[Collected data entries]
▼▼▼

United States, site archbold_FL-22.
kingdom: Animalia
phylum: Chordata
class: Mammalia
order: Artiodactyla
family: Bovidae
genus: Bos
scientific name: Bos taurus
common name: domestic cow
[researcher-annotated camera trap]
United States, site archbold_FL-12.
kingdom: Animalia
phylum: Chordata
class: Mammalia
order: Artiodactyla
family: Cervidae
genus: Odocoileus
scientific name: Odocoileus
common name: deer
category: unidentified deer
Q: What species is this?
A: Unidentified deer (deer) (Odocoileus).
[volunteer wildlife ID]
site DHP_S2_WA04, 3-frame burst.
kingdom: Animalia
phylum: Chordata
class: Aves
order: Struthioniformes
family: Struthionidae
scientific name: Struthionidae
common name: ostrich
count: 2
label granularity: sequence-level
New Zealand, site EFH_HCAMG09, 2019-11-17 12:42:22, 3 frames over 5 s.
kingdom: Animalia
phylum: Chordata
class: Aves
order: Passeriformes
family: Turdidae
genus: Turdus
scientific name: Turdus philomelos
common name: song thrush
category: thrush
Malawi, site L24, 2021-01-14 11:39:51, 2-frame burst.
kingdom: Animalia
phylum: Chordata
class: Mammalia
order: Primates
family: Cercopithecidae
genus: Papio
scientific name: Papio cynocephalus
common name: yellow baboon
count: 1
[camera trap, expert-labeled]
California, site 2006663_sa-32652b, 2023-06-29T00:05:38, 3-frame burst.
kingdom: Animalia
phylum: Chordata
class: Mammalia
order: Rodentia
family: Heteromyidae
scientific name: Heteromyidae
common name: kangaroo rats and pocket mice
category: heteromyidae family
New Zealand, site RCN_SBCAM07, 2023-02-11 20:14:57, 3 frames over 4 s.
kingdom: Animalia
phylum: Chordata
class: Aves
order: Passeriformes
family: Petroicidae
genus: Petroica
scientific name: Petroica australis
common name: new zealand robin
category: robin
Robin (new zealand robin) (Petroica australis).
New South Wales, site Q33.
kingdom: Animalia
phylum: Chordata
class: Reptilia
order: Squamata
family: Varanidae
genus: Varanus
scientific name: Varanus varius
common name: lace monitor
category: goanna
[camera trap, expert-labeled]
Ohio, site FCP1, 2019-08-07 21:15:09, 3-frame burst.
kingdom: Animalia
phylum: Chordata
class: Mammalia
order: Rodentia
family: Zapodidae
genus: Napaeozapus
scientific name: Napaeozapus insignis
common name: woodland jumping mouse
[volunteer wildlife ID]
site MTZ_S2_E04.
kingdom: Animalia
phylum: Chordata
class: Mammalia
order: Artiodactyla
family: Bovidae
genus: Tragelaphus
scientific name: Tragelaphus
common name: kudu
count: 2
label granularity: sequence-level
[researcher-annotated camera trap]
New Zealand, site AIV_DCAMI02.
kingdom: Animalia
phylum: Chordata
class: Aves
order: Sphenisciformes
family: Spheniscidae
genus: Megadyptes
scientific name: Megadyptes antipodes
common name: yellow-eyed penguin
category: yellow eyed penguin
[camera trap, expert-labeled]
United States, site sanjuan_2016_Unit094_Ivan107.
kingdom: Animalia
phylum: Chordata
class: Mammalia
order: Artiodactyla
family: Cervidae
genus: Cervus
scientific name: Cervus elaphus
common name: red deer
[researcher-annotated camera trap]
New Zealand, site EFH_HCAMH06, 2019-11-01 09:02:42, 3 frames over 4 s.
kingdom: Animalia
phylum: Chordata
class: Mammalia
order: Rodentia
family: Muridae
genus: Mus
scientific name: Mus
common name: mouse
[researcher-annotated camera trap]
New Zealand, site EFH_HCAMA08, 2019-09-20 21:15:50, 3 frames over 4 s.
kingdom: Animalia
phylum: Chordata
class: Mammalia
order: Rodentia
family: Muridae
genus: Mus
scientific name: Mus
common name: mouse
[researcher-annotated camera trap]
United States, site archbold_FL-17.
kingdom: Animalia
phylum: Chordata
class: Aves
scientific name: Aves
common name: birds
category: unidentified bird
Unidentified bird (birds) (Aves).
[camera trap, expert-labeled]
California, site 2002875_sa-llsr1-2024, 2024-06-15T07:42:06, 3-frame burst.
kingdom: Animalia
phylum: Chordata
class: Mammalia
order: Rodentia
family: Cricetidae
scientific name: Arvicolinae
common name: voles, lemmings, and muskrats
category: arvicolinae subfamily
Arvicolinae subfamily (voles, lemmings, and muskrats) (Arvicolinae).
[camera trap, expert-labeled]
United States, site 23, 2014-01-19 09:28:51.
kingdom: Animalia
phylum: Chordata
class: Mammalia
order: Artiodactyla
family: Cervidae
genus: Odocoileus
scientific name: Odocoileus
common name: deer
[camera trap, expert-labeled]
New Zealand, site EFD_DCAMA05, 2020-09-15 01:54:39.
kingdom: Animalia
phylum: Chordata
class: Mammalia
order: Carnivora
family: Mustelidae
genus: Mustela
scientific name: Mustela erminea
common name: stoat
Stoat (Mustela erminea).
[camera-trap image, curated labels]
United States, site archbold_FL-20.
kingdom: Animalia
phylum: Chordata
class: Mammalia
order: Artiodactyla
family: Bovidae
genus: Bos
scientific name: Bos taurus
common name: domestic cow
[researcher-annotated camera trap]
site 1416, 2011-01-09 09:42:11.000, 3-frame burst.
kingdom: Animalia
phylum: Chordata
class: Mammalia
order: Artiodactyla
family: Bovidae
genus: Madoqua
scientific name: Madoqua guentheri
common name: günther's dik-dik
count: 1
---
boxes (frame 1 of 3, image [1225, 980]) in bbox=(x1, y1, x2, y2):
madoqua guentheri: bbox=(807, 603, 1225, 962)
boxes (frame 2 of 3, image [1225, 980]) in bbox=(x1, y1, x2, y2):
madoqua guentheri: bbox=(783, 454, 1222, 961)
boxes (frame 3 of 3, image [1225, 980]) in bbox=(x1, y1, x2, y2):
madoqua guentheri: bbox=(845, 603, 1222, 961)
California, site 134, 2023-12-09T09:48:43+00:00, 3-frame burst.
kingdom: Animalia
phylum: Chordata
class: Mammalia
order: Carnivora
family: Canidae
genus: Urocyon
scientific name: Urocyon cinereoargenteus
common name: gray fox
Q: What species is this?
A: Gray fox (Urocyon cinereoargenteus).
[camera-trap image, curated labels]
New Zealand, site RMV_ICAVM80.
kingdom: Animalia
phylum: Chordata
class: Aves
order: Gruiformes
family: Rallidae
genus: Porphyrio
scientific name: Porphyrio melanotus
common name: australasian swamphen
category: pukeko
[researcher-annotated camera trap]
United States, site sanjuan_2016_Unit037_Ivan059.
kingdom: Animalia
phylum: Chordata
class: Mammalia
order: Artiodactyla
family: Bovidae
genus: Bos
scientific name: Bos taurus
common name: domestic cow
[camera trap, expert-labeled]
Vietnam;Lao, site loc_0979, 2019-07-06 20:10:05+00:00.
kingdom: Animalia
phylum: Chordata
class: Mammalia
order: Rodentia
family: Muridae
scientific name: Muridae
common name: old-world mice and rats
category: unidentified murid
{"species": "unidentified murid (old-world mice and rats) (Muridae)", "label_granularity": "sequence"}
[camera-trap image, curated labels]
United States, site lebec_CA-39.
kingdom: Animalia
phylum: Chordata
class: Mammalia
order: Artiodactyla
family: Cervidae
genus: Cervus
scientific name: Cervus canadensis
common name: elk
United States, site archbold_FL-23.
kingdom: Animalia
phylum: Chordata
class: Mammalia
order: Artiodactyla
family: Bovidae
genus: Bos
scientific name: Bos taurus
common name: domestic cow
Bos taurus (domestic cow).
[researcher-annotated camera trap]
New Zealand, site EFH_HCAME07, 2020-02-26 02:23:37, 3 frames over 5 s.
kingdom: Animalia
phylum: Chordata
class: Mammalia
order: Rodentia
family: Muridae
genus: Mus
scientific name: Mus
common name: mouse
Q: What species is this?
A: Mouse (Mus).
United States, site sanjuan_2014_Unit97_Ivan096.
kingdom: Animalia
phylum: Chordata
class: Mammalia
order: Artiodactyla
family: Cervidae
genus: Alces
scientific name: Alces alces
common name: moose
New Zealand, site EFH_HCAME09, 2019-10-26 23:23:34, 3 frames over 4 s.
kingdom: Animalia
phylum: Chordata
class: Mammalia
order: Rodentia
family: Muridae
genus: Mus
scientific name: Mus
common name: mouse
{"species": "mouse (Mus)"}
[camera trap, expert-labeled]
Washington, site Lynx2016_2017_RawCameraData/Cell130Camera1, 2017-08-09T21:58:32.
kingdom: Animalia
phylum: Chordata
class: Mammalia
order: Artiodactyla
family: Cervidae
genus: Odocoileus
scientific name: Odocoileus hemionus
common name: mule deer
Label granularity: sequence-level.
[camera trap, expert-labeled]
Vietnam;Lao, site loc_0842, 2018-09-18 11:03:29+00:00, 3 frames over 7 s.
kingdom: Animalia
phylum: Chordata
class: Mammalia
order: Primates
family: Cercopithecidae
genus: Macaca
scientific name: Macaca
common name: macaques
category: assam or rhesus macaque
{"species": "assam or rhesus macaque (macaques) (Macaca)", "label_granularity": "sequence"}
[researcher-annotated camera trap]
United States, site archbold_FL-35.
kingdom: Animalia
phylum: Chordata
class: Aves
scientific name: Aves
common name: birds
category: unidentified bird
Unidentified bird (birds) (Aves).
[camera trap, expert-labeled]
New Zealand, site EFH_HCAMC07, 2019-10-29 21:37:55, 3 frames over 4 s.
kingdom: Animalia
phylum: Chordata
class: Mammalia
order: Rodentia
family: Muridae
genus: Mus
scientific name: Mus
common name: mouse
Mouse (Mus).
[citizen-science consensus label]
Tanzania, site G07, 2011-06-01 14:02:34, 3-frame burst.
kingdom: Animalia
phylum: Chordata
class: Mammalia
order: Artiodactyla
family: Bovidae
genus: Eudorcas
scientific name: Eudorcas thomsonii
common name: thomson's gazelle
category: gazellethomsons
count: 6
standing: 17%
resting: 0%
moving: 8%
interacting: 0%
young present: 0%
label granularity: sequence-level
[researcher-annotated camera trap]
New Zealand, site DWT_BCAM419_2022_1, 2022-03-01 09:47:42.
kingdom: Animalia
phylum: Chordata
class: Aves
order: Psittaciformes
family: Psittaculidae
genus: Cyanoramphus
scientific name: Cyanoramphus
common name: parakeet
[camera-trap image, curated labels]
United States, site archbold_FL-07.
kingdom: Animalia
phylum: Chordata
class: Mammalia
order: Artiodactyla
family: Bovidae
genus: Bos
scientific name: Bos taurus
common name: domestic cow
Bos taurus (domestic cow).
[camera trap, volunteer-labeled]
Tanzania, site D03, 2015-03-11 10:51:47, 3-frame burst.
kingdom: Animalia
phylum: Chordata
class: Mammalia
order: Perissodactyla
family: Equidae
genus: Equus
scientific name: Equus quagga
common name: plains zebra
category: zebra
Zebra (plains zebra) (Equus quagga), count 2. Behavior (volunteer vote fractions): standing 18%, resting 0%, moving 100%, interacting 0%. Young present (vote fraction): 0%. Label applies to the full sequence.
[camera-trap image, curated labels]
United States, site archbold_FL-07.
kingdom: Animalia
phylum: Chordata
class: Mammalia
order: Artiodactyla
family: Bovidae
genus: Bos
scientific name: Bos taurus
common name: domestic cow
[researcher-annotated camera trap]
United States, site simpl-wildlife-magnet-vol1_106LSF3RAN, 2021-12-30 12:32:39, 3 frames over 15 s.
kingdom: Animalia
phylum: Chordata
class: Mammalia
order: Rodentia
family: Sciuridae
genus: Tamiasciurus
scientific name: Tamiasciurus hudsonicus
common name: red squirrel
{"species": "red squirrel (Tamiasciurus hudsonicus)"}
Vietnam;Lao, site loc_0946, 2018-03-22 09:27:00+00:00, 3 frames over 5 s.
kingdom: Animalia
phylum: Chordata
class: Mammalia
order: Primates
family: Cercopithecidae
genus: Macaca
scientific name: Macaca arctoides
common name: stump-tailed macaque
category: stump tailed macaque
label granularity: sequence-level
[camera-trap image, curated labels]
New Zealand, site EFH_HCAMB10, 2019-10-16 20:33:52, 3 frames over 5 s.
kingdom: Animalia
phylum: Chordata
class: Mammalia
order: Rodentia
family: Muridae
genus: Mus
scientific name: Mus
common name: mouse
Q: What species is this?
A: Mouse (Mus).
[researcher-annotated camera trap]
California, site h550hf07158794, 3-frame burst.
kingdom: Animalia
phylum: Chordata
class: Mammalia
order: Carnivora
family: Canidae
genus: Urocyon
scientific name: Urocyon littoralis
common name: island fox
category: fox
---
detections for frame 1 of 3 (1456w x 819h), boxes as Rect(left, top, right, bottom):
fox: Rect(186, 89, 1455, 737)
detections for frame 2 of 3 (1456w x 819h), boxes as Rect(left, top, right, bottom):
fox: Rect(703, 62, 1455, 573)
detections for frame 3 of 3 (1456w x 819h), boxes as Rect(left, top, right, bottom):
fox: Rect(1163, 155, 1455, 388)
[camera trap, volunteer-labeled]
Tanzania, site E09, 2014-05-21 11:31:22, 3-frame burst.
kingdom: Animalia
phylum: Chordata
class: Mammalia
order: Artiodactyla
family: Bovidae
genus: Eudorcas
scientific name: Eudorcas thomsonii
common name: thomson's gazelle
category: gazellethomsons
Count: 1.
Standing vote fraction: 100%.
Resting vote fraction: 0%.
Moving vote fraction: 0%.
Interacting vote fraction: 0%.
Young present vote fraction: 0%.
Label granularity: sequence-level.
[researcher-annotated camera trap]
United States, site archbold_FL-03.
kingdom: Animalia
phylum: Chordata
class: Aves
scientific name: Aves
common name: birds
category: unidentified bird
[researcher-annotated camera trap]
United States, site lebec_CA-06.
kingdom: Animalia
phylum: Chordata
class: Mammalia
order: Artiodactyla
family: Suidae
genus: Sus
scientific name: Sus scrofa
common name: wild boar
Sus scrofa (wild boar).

▲▲▲

[Aim of the exercise]
All lines from the top of the data through the line containing "scientific name: Papio cynocephalus" need to be retyped exactly, and nothing more.

[Answer]
United States, site archbold_FL-22.
kingdom: Animalia
phylum: Chordata
class: Mammalia
order: Artiodactyla
family: Bovidae
genus: Bos
scientific name: Bos taurus
common name: domestic cow
[researcher-annotated camera trap]
United States, site archbold_FL-12.
kingdom: Animalia
phylum: Chordata
class: Mammalia
order: Artiodactyla
family: Cervidae
genus: Odocoileus
scientific name: Odocoileus
common name: deer
category: unidentified deer
Q: What species is this?
A: Unidentified deer (deer) (Odocoileus).
[volunteer wildlife ID]
site DHP_S2_WA04, 3-frame burst.
kingdom: Animalia
phylum: Chordata
class: Aves
order: Struthioniformes
family: Struthionidae
scientific name: Struthionidae
common name: ostrich
count: 2
label granularity: sequence-level
New Zealand, site EFH_HCAMG09, 2019-11-17 12:42:22, 3 frames over 5 s.
kingdom: Animalia
phylum: Chordata
class: Aves
order: Passeriformes
family: Turdidae
genus: Turdus
scientific name: Turdus philomelos
common name: song thrush
category: thrush
Malawi, site L24, 2021-01-14 11:39:51, 2-frame burst.
kingdom: Animalia
phylum: Chordata
class: Mammalia
order: Primates
family: Cercopithecidae
genus: Papio
scientific name: Papio cynocephalus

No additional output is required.